I was sitting in the front passenger seat—what the Germans referred to jokingly, in those days—perhaps still today?—as the “Todesplatz,” the death seat. When I came to there was blood pouring down over my face onto my overcoat, and my first impulse in that freezing weather was to remove all my clothes to prevent them from getting stained. I was also very upset that my copy of Dylan Thomas’s Collected Poems, which I had been holding in my lap, was covered in blood…
I recovered. My wounds, including a cracked skull, proved to be not life-threatening. A few stitches, a few days in bed with my German “mother” spoiling me with her attentions and welcome visits from friends, and I was ready to be sent back to England and, soon thereafter, for the last term, to my own boarding school. (This, I realize, is a very roundabout way of getting to that sleeping pill, but we’ll be there shortly.
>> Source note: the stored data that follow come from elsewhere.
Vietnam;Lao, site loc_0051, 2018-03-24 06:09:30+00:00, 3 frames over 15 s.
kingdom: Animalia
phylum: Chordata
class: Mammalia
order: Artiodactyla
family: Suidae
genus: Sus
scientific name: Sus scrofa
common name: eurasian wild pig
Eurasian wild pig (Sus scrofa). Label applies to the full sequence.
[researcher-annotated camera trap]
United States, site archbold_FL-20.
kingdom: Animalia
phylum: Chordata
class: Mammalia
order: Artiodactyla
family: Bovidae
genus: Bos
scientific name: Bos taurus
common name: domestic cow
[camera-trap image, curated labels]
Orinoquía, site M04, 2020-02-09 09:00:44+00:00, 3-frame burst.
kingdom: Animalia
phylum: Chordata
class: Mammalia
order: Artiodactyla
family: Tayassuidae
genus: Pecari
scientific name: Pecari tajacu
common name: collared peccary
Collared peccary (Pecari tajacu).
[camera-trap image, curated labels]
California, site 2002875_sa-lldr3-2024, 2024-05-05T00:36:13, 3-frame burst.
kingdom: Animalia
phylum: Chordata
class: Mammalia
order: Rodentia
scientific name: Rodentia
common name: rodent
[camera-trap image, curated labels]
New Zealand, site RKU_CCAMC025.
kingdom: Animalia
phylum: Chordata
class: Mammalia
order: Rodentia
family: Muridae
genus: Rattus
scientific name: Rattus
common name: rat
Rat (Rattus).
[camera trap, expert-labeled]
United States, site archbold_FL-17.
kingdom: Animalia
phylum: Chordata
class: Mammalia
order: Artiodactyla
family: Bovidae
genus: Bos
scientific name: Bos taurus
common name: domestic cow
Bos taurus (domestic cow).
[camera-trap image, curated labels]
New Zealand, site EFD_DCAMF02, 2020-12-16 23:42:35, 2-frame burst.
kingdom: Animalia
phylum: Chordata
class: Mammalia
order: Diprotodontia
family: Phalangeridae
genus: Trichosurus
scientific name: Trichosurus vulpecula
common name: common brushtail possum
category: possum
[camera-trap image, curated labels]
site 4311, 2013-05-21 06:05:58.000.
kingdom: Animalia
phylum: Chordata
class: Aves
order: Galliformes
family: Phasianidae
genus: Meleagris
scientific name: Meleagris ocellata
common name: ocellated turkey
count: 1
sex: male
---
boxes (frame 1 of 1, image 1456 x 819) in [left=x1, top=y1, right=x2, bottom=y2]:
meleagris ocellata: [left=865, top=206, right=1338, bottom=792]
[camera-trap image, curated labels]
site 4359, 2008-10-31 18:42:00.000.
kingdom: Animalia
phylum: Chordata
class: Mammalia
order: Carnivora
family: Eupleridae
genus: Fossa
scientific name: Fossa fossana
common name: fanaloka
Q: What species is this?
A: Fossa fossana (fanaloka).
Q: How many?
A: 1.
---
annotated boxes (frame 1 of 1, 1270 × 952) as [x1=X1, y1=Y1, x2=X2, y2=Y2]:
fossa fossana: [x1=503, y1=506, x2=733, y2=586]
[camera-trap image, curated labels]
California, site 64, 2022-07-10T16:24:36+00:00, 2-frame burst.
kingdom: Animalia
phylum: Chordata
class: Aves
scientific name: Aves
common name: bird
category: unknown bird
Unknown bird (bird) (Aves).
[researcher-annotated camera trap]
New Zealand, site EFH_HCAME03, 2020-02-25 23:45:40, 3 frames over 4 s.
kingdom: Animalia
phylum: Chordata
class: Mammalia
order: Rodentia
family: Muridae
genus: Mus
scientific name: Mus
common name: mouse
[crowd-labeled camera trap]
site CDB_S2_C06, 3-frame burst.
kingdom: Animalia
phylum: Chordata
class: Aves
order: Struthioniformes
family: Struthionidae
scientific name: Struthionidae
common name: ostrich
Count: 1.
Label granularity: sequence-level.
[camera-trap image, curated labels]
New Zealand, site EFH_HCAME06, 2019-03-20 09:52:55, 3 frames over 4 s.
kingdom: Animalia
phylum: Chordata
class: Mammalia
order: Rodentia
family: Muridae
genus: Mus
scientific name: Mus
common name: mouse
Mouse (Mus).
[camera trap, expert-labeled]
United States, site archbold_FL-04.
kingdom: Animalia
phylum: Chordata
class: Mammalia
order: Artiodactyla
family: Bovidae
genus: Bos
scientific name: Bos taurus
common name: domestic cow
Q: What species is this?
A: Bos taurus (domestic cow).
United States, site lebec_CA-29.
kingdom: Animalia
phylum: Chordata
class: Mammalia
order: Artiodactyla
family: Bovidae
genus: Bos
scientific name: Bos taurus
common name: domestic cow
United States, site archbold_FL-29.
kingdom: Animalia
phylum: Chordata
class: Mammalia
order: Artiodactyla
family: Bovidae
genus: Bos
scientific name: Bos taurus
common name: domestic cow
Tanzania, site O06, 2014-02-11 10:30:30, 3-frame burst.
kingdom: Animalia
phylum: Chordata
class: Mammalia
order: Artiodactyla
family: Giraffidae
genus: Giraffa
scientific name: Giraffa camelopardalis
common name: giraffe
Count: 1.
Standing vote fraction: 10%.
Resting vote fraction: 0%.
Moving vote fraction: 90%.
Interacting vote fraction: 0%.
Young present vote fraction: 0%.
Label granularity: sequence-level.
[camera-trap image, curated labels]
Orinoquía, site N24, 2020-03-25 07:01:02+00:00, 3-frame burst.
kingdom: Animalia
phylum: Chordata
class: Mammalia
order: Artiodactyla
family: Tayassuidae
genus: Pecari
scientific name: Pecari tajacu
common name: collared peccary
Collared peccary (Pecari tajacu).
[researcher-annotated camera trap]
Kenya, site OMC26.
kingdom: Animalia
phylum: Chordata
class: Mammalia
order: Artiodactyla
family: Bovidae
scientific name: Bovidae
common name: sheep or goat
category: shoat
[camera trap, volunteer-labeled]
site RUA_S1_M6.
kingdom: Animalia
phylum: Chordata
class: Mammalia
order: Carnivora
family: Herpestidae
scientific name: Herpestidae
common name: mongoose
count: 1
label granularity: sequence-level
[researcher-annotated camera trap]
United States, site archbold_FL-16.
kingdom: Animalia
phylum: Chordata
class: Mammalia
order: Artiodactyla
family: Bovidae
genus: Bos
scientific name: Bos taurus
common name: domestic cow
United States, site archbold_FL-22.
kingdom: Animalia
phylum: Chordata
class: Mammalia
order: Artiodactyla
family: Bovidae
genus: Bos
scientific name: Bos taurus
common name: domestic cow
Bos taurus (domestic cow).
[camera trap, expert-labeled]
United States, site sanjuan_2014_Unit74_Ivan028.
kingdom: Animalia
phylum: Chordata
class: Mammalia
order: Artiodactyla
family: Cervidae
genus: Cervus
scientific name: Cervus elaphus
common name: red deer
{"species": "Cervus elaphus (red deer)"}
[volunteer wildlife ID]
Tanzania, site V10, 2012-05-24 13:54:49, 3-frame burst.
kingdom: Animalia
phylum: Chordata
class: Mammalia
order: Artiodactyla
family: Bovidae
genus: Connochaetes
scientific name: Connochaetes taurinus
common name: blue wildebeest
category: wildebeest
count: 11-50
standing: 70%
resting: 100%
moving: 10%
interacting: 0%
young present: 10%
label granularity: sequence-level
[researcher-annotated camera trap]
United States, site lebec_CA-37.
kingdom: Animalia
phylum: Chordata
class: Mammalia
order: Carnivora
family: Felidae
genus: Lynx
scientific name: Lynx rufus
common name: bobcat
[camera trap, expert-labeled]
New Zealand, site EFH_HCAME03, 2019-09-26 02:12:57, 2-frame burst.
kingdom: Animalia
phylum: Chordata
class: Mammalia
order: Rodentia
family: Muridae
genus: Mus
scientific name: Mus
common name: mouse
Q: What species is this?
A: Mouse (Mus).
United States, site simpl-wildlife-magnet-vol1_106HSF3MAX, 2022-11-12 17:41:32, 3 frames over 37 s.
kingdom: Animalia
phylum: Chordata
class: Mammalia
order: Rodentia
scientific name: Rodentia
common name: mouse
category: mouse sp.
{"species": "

It’s just around the corner…)
Back at school, I started to suffer from severe headaches. In part, I’m sure, they were due to the car accident in Germany; but in part, I’m equally sure, they had to do with my anguish being back in that old hated territory and with my impatience to be released from what felt more than ever like punitive incarceration. But they resulted in my being transferred, for a few nights, from the regular dormitory, shared with twenty other boys, to the school’s little hospital, the “sanitarium,” where I slept alone in a very small dormitory in which, at the time, not one of the other beds was occupied. And where the school nurse had no one else to lavish her kind attentions on.
She was a kind and generous woman, with whom I immediately fell in love. And perhaps she, a little, with me. It was she who, in response to my complaints about not being able to sleep, brought me that sleeping pill. I have no idea what kind of pill it was. This was back in the early 1950s, and I assume that medications of all kinds were more primitive then. She brought it, almost reverently, like a sacrament, in a small white enamel bowl, with a glass of water, and offered it with a smile. (While I have trouble recalling what happened yesterday, I can still see these details in high relief!) I swallowed it down and remember, from that moment, only the lowering of the light and the swing door closing behind her as she left, and then…
… a blissful, irresistible drifting into the warm tunnel of sleep. I imagine the experience of taking heroin could be something like this—a silent, peaceful drift of consciousness into welcome oblivion, a place whence pain and anxiety are banned, where time and space expand into infinity. I remember it to this day as a suspension of all the unpleasantness of reality, where I had neither the need nor the ability to control the direction of my mind. Simply, suddenly, peacefully, I slipped from wakefulness into sleep.
This was the memory that was triggered last night. What I seek these days, in meditation, is a similar release from suffering… but with the intention of moving, not into oblivion, but further into consciousness, into a sharper awareness of the passing moment’s reality rather than withdrawal from it. Funny, though, that the difference between meditation and medication is no more than a “c” and a “t.”